▶ **What the exercise asks**: Extract every line of the listing below that contains the string "instances", and copy each such line in full.

..............................

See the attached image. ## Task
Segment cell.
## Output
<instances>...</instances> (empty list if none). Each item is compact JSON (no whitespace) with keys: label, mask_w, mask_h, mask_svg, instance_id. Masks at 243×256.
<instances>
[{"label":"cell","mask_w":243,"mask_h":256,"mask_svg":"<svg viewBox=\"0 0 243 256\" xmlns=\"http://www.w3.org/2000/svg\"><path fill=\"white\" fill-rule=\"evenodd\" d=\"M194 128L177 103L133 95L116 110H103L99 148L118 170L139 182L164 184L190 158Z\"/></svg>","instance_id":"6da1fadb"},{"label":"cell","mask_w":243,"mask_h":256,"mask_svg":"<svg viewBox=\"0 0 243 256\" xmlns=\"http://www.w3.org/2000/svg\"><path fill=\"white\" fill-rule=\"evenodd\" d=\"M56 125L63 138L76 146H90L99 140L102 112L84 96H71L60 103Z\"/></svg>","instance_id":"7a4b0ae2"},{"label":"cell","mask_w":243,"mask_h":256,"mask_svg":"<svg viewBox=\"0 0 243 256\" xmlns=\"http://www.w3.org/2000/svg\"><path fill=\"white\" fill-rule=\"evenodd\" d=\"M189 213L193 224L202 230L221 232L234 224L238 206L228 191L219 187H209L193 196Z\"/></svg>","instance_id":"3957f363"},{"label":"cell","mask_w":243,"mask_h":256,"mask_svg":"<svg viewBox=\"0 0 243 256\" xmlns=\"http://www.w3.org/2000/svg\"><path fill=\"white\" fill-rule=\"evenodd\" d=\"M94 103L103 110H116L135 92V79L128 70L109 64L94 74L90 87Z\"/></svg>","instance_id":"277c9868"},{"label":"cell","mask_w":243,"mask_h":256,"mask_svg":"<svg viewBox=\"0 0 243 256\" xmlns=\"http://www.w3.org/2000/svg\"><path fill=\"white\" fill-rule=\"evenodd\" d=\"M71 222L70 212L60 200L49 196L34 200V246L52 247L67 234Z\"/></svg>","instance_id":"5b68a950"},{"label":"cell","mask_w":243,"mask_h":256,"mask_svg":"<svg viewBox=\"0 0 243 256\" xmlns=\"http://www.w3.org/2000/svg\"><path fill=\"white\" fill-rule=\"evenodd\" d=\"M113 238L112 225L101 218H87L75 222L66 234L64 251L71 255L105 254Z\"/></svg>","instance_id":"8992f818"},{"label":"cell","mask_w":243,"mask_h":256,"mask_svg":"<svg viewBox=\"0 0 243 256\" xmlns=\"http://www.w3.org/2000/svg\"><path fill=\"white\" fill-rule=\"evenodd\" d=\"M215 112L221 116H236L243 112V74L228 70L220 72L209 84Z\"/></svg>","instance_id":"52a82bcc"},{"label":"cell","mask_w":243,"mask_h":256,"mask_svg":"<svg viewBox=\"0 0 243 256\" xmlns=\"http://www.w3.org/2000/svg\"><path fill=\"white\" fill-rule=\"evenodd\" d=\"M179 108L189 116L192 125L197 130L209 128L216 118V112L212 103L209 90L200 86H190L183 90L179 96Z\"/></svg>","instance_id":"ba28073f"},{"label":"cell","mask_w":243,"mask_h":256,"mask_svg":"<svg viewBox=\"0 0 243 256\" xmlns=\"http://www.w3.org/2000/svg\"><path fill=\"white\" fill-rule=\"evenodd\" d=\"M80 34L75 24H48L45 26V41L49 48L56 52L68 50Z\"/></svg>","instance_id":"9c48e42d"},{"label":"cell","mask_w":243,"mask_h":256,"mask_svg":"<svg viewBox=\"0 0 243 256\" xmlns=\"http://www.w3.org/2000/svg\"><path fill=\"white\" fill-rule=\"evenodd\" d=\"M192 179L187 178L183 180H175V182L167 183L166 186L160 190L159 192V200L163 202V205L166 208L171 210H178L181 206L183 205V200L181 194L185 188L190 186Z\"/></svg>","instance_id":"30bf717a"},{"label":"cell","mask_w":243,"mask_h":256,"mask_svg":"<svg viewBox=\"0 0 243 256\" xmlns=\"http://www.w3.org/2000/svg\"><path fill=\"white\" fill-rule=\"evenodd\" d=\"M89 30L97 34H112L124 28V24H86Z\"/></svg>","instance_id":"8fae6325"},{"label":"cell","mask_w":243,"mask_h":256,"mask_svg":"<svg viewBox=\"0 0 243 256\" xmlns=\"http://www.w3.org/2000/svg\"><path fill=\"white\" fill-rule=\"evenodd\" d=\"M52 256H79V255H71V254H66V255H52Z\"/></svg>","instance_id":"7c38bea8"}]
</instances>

..............................

▶ **Reply**:
<instances>...</instances> (empty list if none). Each item is compact JSON (no whitespace) with keys: label, mask_w, mask_h, mask_svg, instance_id. Masks at 243×256.
<instances>
</instances>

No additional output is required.